O que se passou no
GES/BES? Quem agiu? Porque agiu assim?
Com base na informação conhecida até agora, reconhecidamente
incompleta, vou tentar esboçar uma resposta muito preliminar ao mistério do GES/BES,
tentando responder a três questões: O que se passou no GES/BES? Quem agiu?
Porque agiu assim?
Julgo que é importante olhar para o grupo GES salientando
alguns dos aspectos essenciais que ajudam a explicar o seu actual descalabro.
Em primeiro lugar, era um grupo excepcionalmente endividado (alavancado, em
linguagem financeira). Porquê uma dívida tão elevada? Pelo excesso de ambição.
Se o Grupo não tivesse querido expandir-se tanto, em tantas áreas, não
precisaria de tanta dívida e poderia ter sobrevivido.
Em segundo lugar, baseava-se num “modelo de negócio” em que
mais importante do que a capacidade empreendedora ou a capacidade de gestão,
era a capacidade de abrir portas, demasiadas vezes recorrendo a métodos pouco
limpos. Vejam-se a quantidade impressionante de casos de polícia em que o Grupo
esteve envolvido. Para além disso, era proverbial o nepotismo dentro do grupo,
em que as ligações familiares eram mais importantes do que a capacidade
profissional.
A terceira característica do grupo é a ausência de uma
verdadeira estratégia de médio prazo e gravíssimos problemas de governação e
honestidade. A dispersão por demasiados sectores, muitos dos quais onde não se
vislumbravam vantagens competitivas, é equivalente a uma ausência de
estratégia, que não seja crescer sem critério nem qualidade.
Julgo que a surpresa dos diferentes ramos da família sobre o
rumo que as coisas estavam a levar é genuína e que isso revela um problema
gravíssimo de governação. O amadorismo que tudo isto revela numa organização
desta dimensão é assustador.
Com todos estes ingredientes (excesso de endividamento,
fraca gestão e péssimo sistema de governação) chegámos à crise internacional de
2008, a maior das últimas oito décadas. Como todos os outros, o GES sofreu
perdas brutais. Os lucros (tornados até em prejuízos) deixem de ser capazes de
pagar os juros do endividamento, necessariamente crescente. No entanto, foi
decidido esconder parte dessas perdas. Quem o fez? Há muito poucas dúvidas que
tenha sido Ricardo Salgado a tomar essa decisão.

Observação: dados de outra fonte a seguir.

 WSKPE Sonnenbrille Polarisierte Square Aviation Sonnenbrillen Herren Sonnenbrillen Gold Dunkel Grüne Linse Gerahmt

Há quem considere praticamente impossível que Ricardo
Salgado tenha feito o que fez sozinho, com a possível excepção de alguns
subordinados, que teriam apenas cumprido ordens. Pois considero que é
impossível que tenha feito isto com conhecimento dos seus pares. Em geral, a
confiança é algo de absolutamente essencial no negócio bancário e foi com base
na confiança que suscitava que o grupo se conseguiu reerguer, apesar de
completamente descapitalizado, a seguir às nacionalizações de 1975. É altamente
improvável que os outros ramos da família assistissem impávidos à destruição de
um valor essencial ao sucesso de uma dinastia já na quarta geração.
Uma questão que a todos intriga é: qual a verdadeira
motivação de Ricardo Salgado? Julgo que era a ambição de poder, manchada pela
incapacidade de pensamento estratégico ou a médio prazo.

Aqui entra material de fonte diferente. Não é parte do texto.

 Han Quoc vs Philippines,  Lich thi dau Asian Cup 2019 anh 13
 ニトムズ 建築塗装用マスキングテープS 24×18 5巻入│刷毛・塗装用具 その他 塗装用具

No final de 2009, já no início da crise do euro, Ricardo
Salgado ainda defendia o TGV, ignorando todas as graves consequências de médio
prazo para a banca e o BES, de continuar a apostar no endividamento externo.
Em 2012, o GES já estava com graves problemas de
endividamento excessivo e ele cometeu a dupla loucura de se endividar mais para
controlar a Semapa e, pior ainda, comprar uma guerra com Pedro Queiroz Pereira.
Selou aí a sua sentença, na maior das inconsciências. O industrial reuniu num
volumoso todas as provas contra Ricardo Salgado, que entregou ao Banco de
Portugal, no Outono de 2013, o que desmascarou o banqueiro.
Em 2014, quando tudo já estava a arder e o Banco de Portugal
ditou o fim das ligações entre o GES e o BES, Ricardo Salgado ainda conseguiu
tomar novas decisões que destruíram ainda mais tudo o que sobrava. Só uma
pessoa totalmente incapaz de pensar a prazo é que poderia cometer tantos erros.